In a paper presented at the ASP-DAC conference in Japan early this year, UCLA researchers led by Jason Cong, co-director of the VLSI CAD lab at UCLA, evaluated several academic placers along with Cadence Design Systems' QPlace. They concluded that IC placement algorithms leave so much excess wire length that chip designs are essentially several technology generations behind where they should be.

What was perhaps most controversial about the paper was its use of synthetic benchmarks in which optimal wire lengths are known. EDA vendors noted that the benchmarks may not be representative of real-world circuits, and they said that criteria such as routability, timing and signal integrity are more important than wire length.

At ISPD, Cong co-authored a follow-up paper that evaluated both partitioning and placement algorithms. Presented by UCLA student Min Xie, it looked only at the academic placers Dragon, Capo and mPL. Xie said that the previous paper's inclusion of QPlace "raised a lot of eyebrows," and that the researchers felt they'd be better off with academic placers for which they had source code.

The paper concluded that partitioning algorithms perform very well on a bi-partitioning example with known upper bounds (BEKU) suite, but not so well on a multi-way partitioning example with known upper bounds (MEKU) suite. The placement algorithms were evaluated using UCLA's placement examples with known upper bounds (PEKO) suite. Xie acknowledged a serious flaw in the PEKO suite—all nets are local, and there are no global wires, as there would be in real circuits.

Xie said researchers found that the academic placement algorithms, which underlie many commercial tools, diverge from optimal wire-length solutions by 1.46 to 2.38 times. Then they looked at benchmark suites that included global nets. Results weren't good here either, and they differed from the PEKO suite. For example, mPL gave the best results without global nets, but its quality ratio declined by 80 percent in the presence of a few non-local nets.

"None of these placement algorithms perform universally well under different scenarios," said Xie. "We think it's another validation that much needs to be done for the reduction of wire length in placement."

Another presenter was more hesitant to make sweeping conclusions about placement algorithms. Igor Markov, assistant professor at the University of Michigan, said that a truly representative, and public, benchmark suite is what's needed now.

Markov discussed the many requirements faced by placement tools, including the need to manage large amounts of empty "white" space on fixed-die ICs. "With so many requirements and constraints, we have to worry about benchmarking," he said. "We need to understand how algorithms work over a wide set of examples. It's important for the industry to embrace open benchmarking."

Markov reviewed a number of open benchmark suites, and discussed their limitations, such as PEKO's avoidance of global wires. He showed that a placement algorithm that scores well on one benchmark suite might fare very poorly on another.

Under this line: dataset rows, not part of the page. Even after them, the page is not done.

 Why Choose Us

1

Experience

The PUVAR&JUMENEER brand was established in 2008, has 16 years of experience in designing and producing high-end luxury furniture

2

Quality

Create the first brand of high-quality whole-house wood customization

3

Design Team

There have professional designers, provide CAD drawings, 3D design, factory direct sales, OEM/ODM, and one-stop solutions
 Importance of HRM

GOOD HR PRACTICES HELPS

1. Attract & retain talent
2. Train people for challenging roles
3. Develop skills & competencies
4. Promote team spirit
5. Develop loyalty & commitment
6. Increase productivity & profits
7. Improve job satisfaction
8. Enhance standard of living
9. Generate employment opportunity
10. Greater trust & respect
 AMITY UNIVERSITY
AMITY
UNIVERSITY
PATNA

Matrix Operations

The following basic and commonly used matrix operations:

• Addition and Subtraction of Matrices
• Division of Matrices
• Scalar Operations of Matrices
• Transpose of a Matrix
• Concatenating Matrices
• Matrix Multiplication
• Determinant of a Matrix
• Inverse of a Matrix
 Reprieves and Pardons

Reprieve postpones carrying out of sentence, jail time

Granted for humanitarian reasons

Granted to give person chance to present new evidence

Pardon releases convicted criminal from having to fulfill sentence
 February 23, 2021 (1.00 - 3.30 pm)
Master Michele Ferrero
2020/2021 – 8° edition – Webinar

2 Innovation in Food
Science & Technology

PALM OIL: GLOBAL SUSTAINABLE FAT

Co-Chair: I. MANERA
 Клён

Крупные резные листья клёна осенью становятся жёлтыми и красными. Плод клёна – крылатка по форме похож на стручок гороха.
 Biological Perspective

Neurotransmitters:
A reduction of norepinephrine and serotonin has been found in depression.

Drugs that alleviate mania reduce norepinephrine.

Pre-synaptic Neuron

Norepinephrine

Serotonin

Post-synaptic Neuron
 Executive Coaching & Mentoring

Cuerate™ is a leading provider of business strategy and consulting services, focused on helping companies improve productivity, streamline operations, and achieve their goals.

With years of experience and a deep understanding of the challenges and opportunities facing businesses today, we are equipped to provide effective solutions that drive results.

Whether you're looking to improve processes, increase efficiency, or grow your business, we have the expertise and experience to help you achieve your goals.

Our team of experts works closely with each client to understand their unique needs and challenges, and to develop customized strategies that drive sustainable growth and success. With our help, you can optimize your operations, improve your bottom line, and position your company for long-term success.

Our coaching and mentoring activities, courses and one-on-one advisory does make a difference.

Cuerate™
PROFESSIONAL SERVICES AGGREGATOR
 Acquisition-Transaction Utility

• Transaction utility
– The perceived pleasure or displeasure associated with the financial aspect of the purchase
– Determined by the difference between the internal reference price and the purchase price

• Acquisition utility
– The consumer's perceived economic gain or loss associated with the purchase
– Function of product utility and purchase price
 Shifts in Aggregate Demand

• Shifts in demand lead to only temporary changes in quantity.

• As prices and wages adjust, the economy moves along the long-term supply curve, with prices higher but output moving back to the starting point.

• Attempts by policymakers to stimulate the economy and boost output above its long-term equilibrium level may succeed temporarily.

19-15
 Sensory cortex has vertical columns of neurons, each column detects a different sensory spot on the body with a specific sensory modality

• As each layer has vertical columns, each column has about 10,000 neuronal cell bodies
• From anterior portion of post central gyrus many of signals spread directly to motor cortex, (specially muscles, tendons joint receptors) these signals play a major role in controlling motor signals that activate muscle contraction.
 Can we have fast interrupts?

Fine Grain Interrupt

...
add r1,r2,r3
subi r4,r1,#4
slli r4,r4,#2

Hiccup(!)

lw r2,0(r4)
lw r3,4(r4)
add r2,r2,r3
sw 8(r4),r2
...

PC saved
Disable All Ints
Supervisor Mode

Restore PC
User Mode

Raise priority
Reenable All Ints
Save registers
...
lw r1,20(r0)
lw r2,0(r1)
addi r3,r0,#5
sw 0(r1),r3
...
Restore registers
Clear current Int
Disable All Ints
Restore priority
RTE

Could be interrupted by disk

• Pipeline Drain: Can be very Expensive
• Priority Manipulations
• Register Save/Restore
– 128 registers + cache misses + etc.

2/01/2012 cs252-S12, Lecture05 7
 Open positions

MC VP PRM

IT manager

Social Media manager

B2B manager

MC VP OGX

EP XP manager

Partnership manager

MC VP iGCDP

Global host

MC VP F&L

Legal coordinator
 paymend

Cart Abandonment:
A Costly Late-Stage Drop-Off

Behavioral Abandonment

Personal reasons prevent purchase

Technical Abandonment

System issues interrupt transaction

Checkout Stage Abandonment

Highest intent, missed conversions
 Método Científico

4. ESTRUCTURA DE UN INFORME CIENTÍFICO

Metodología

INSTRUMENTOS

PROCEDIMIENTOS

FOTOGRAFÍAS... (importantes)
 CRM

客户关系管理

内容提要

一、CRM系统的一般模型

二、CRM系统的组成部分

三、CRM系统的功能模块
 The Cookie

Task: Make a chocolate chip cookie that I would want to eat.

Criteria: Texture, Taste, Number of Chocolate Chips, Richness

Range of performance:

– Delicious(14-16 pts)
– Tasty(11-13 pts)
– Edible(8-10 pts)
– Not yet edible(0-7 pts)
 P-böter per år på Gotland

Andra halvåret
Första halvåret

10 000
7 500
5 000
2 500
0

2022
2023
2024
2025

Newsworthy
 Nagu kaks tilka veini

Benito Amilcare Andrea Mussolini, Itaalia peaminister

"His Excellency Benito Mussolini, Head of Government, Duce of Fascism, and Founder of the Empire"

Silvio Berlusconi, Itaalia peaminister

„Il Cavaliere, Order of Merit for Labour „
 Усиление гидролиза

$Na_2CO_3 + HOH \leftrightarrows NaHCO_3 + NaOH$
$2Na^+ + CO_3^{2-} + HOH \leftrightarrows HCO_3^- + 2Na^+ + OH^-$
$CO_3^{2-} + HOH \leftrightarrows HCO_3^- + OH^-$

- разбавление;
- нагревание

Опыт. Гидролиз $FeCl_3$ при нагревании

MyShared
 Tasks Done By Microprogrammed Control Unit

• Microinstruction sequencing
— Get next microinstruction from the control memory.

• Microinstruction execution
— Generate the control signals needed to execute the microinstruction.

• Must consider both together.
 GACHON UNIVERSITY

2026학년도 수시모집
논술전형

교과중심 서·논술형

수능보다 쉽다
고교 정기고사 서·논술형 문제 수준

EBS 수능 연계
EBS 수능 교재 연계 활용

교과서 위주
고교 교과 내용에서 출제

For example, Dragon does well on the IBM benchmarks that come with it, but not others.

"We need real benchmarks not provided by the authors of any of these papers, including myself," Markov said. Markov is the co-author of the Capo placer.

Further, there's more to consider that wire length. Markov noted that there's no common metric for routability, and no good public benchmarks for routing. But the toughest part of benchmarking, he said, is timing-driven placement. The "quality of results" metrics are not clearly defined, he noted.

A significant point about Markov's paper is the collaboration behind it. In addition to the University of Michigan, it has co-authors from Binghamton University, IBM and Monterey Design Systems. It also acknowledges assistance from other researchers, including Jason Cong.